Ovarian cancer is the most lethal gynecological malignancy, with a 5-year survival rate of approximately 50%. The dismal prognosis is due in part to metastatic disease and acquired drug resistance to conventional chemotherapies such as taxanes. Colchicine binding site inhibitors (CBSIs) are attractive alternatives to taxanes because they could potentially achieve oral bioavailability and overcome drug resistance associated with the prolonged use of taxanes. VERU-111 is one of the most advanced CBSIs that is orally available, potent, and well tolerated and has shown good efficacy in several preclinical solid tumor models. Here, we demonstrate for the first time the in vitro potency of VERU-111 as well as its efficacy at inhibiting tumor growth and metastasis in an orthotopic ovarian cancer mouse model. VERU-111 has nanomolar potency against ovarian cancer cell lines and strongly inhibits colony formation, proliferation, invasion, and migration. VERU-111 disrupts microtubule formation to induce mitotic catastrophe and ultimately apoptosis in a concentration-dependent manner. The efficacy of VERU-111 was comparable with standard chemotherapy paclitaxel, the current first-line treatment of ovarian cancer, with no observed synergy with combination paclitaxel + VERU-111 treatment. In vivo, VERU-111 markedly suppressed ovarian tumor growth and completely suppressed distant organ metastasis.
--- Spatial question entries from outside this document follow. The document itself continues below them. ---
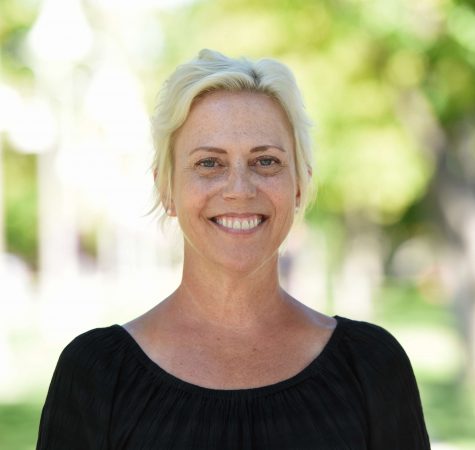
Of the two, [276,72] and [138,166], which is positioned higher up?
[138,166]

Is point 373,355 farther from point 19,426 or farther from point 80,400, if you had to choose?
point 19,426

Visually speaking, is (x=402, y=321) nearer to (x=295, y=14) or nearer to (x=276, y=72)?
(x=295, y=14)

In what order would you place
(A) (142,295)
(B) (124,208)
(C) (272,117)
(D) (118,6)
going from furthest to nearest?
1. (A) (142,295)
2. (B) (124,208)
3. (D) (118,6)
4. (C) (272,117)

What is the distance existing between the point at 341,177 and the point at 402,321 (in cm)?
1904

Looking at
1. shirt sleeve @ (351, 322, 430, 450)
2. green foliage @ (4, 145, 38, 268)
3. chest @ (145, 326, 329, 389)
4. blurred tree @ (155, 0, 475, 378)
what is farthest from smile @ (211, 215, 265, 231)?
green foliage @ (4, 145, 38, 268)

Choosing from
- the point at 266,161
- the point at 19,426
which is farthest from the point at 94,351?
the point at 19,426

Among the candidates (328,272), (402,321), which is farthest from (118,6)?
(328,272)

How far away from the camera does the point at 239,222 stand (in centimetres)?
306

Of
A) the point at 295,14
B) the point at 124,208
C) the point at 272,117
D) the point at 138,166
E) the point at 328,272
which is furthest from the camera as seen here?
the point at 328,272

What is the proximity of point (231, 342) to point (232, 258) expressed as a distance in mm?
292

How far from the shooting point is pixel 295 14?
42.7 ft

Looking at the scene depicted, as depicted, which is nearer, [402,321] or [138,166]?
[138,166]

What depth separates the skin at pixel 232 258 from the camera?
3.08 m

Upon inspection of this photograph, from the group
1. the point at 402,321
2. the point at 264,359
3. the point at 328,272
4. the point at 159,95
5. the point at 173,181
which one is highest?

Together, these results support VERU-111 for its potential as a novel therapy for ovarian cancer, particularly for late-stage metastatic disease. SIGNIFICANCE STATEMENT: VERU-111 is an investigational new drug and has comparable efficacy as paclitaxel in suppressing tumor cell proliferation, colony formation, and migration in ovarian cancer models in vitro and has potent in vivo antitumor and antimetastatic activity in an orthotopic ovarian cancer mouse model. VERU-111 has low systemic toxicity and, unlike paclitaxel, is orally bioavailable and is not a substrate for the major drug efflux transporters, making it a promising and attractive alternative to taxane-based therapy.
卵巢癌是最致命的妇科恶性肿瘤,5年生存率约为50%。预后不佳部分归因于转移性疾病以及对紫杉烷等传统化疗药物产生的获得性耐药。秋水仙碱结合位点抑制剂(CBSIs)是紫杉烷类药物颇具吸引力的替代物,因为它们有可能实现口服生物利用度,并克服与长期使用紫杉烷相关的耐药性。VERU-111是最先进的CBSIs之一,具有口服可用性、强效性和良好的耐受性,并且在多个临床前实体瘤模型中显示出良好的疗效。在此,我们首次证明了VERU-111在体外的效力,以及其在原位卵巢癌小鼠模型中抑制肿瘤生长和转移的功效。VERU-111对卵巢癌细胞系具有纳摩尔效力,并强烈抑制集落形成、增殖、侵袭和迁移。VERU-111以浓度依赖性方式破坏微管形成,诱导有丝分裂灾难并最终导致细胞凋亡。VERU-111的疗效与标准化疗药物紫杉醇相当,紫杉醇是目前卵巢癌的一线治疗药物,联合使用紫杉醇+VERU-111治疗未观察到协同作用。在体内,VERU-111显著抑制卵巢肿瘤生长,并完全抑制远处器官转移。总之,这些结果支持VERU-111作为卵巢癌新疗法的潜力,特别是对于晚期转移性疾病。意义声明:VERU-111是一种研究性新药,在体外卵巢癌模型中抑制肿瘤细胞增殖、集落形成和迁移方面与紫杉醇具有相当疗效,并且在原位卵巢癌小鼠模型中具有强大的体内抗肿瘤和抗转移活性。VERU-111全身毒性低,与紫杉醇不同,它具有口服生物利用度,且不是主要药物外排转运蛋白的底物,使其成为基于紫杉烷类治疗的一种有前景且有吸引力的替代物。